Imaginez un monde où le simple fait de coder un smart contract vous transformerait automatiquement en courtier enregistré auprès de la SEC. Un monde où votre wallet de routing, votre interface front-end ou même votre pool de liquidité pourrait vous valoir une amende à huit chiffres. Ce n’est pas de la science-fiction. C’est exactement ce que Citadel Securities demande aujourd’hui à la puissante autorité américaine des marchés.
Et la réponse ne s’est pas fait attendre.
Hayden Adams, le créateur d’Uniswap, vient de déclencher une tempête sur X en accusant directement Ken Griffin et sa firme d’« attaquer les développeurs DeFi » et de « faire du lobbying en douce depuis des années ». Le ton est donné. On n’est plus dans le débat technique poli : on est en pleine guerre froide entre la finance traditionnelle et la finance décentralisée.
Quand Citadel veut faire rentrer la DeFi dans le moule TradFi
Le 4 décembre 2025, Citadel Securities a déposé une lettre officielle auprès de la Securities and Exchange Commission. Le message est clair : peu importe la technologie utilisée, si votre protocole réunit des acheteurs et des vendeurs, vous êtes un exchange. Point final.

CONSIGNE A >> Indiquez si chaque affirmation concorde avec le texte sur Citadel Securities et la DeFi, en répondant par oui ou par non et en citant les mots exacts du texte qui tranchent. (i) Citadel Securities a déposé sa lettre auprès de la SEC le 4 décembre 2025. (ii) Hayden Adams a lancé ses accusations sur LinkedIn. (iii) Pour Citadel Securities, la technologie employée décide si un protocole est un exchange.
CONSIGNE B >> Poursuivez le texte sur Citadel Securities et la DeFi à partir de sa dernière phrase.
Le matériel placé ensuite est indépendant du texte sur Citadel Securities et la DeFi.

MATÉRIEL RÉPERTORIÉ >>
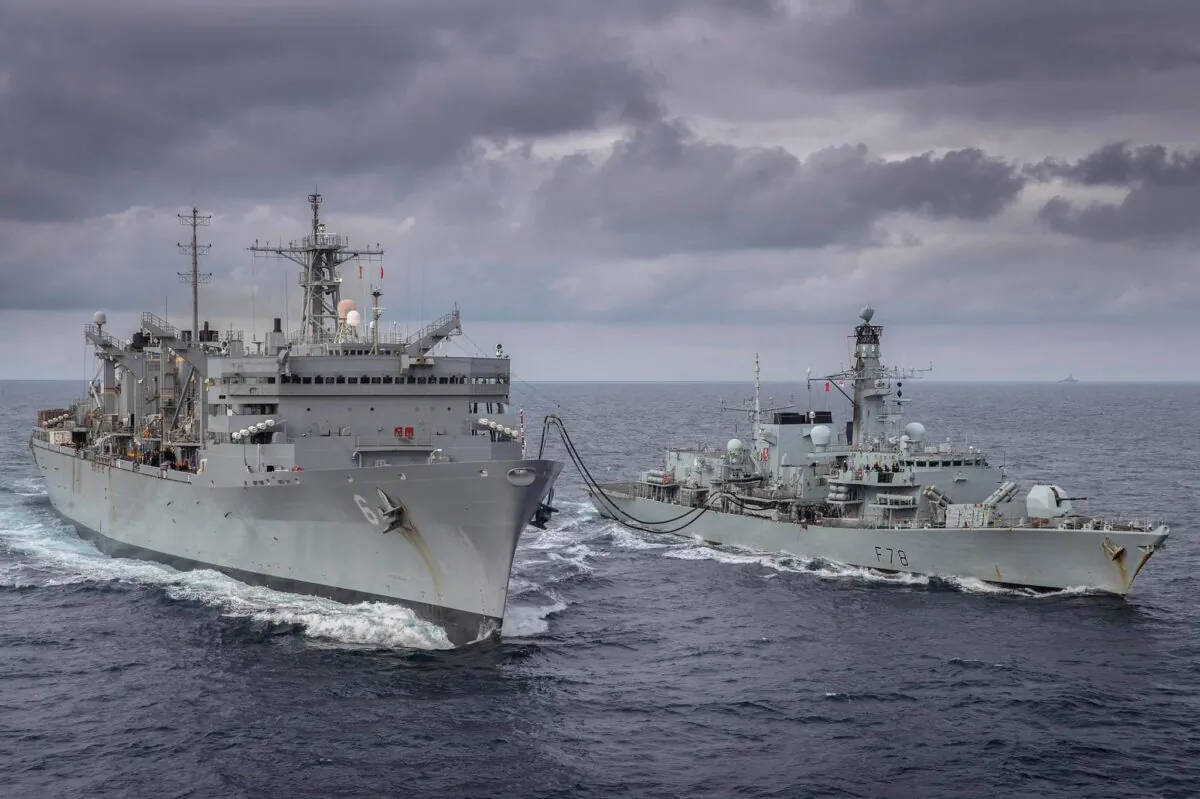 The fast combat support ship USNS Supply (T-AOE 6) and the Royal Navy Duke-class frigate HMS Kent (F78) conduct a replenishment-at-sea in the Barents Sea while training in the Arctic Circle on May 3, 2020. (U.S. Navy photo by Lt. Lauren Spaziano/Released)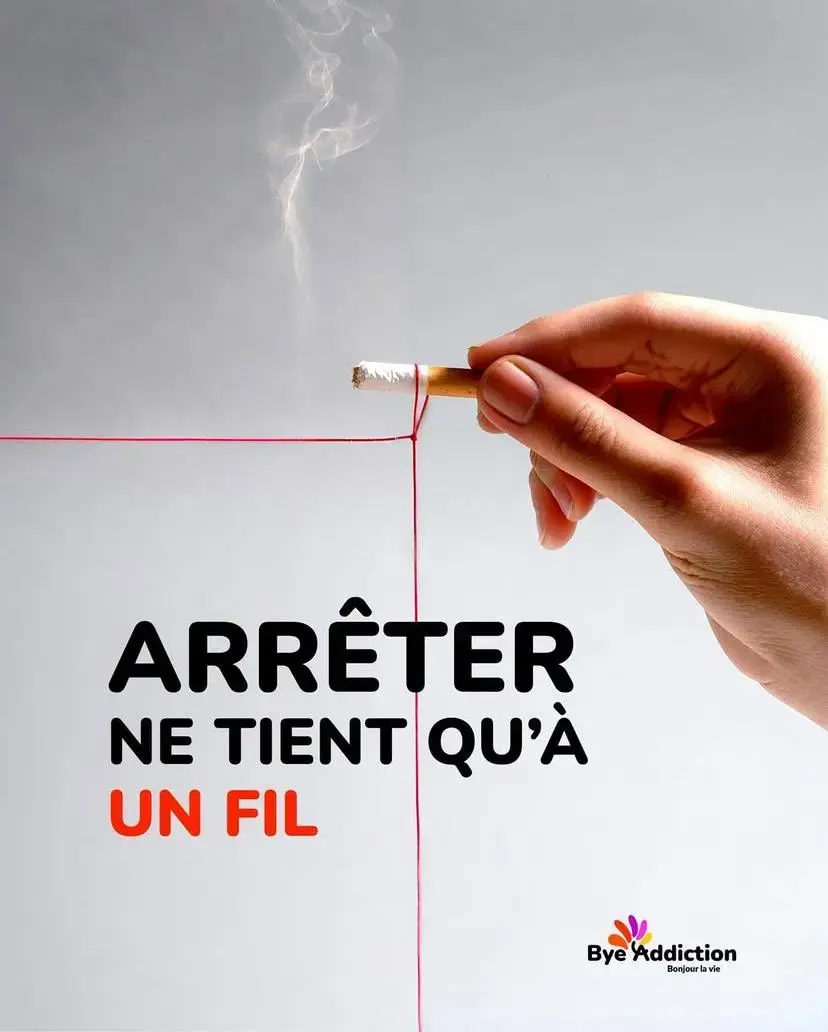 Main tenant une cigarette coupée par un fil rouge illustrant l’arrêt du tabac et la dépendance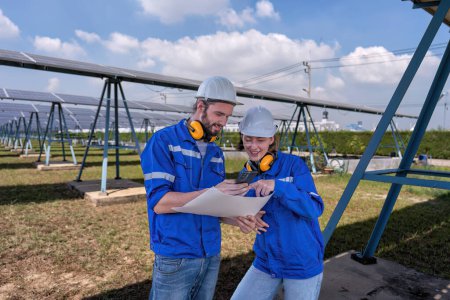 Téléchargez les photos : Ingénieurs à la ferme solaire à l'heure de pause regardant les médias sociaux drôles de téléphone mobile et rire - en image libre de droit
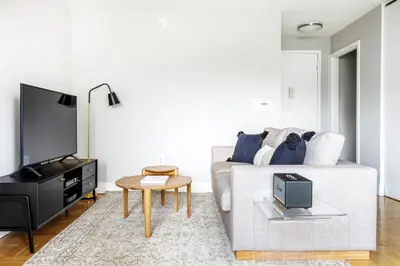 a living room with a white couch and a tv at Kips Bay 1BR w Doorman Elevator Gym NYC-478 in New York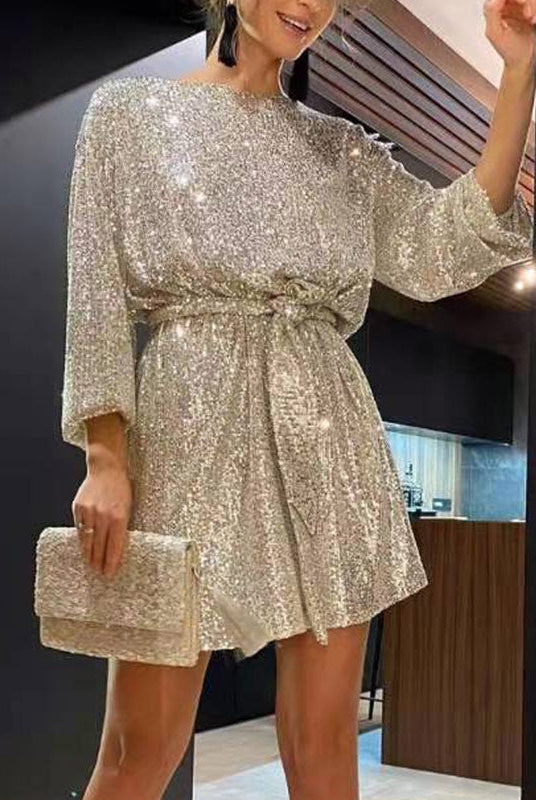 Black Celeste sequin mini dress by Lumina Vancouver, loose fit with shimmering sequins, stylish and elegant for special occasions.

VOTRE RÉPONSE A >>
(i) Oui : « Le 4 décembre 2025, Citadel Securities a déposé une lettre officielle auprès de la Securities and Exchange Commission. »
(ii) Non : « vient de déclencher une tempête sur X ».
(iii) Non : « peu importe la technologie utilisée, si votre protocole réunit des acheteurs et des vendeurs, vous êtes un exchange ».

VOTRE RÉPONSE B >>
Dans le viseur : absolument tout l’écosystème DeFi.
Qui Citadel veut réguler comme des intermédiaires traditionnels ?
- Les opérateurs d’interfaces front-end (oui, même votre site uniswap.org)
- Les développeurs de smart contracts
- Les validateurs de blocs
- Les fournisseurs de liquidité
- Les wallets qui routent les ordres
- Les DAO qui touchent des frais
Pour Citadel, le fait de collecter des frais proportionnels au volume (les fameux « transaction-based compensation ») suffit à vous transformer en broker-dealer. Et devinez quoi ? C’est exactement le modèle économique de la quasi-totalité des protocoles DeFi.
Le cauchemar de la tokenisation d’actions
Mais le plus explosif se trouve dans la seconde partie de la lettre.
Citadel met en garde contre la création d’un « marché parallèle » si des actions américaines tokenisées venaient à être échangées sur des protocoles DeFi. Selon eux, cela fragmenterait la liquidité, contournerait le National Market System et priverait les investisseurs des protections existantes.
« Autoriser des actions tokenisées sur des plateformes DeFi créerait un shadow equity market hors du système national des marchés. »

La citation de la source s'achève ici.